Crawled caption data:

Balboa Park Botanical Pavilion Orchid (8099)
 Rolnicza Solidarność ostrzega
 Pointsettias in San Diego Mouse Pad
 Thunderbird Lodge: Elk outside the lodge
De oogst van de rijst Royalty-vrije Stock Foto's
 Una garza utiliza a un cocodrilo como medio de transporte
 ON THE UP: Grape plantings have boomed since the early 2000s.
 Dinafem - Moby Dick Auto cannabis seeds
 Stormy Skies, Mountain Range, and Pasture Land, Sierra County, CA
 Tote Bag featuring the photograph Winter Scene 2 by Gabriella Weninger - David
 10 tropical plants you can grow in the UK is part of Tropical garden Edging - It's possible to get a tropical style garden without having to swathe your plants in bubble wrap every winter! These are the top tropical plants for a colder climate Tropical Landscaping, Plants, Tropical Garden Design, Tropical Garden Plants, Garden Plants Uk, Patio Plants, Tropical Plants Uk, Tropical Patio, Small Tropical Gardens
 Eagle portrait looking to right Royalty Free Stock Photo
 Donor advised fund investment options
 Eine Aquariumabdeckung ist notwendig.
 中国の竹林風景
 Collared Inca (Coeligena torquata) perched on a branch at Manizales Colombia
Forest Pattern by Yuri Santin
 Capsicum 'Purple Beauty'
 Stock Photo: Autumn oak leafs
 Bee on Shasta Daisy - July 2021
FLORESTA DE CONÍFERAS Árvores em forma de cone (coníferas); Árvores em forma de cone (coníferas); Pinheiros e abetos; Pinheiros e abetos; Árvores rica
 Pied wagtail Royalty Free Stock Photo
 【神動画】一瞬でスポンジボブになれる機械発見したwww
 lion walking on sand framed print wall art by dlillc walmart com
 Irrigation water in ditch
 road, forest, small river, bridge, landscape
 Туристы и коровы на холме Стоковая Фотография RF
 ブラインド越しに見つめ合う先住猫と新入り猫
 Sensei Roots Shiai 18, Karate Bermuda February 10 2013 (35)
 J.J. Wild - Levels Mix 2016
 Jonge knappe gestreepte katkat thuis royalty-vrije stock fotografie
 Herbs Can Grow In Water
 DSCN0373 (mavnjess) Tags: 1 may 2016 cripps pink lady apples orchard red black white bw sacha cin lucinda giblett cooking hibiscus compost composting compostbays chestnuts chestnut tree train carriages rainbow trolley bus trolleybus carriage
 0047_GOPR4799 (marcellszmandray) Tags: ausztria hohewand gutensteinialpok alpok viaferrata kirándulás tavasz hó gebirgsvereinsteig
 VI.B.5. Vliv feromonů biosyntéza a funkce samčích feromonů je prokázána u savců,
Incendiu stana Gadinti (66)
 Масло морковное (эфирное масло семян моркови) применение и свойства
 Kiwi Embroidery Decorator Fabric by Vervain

# [WHAT YOU HAVE TO DO]
Whenever "Free" occurs in a line above, copy that line.

# [EXERCISE RESPONSE]
 Eagle portrait looking to right Royalty Free Stock Photo
 Pied wagtail Royalty Free Stock Photo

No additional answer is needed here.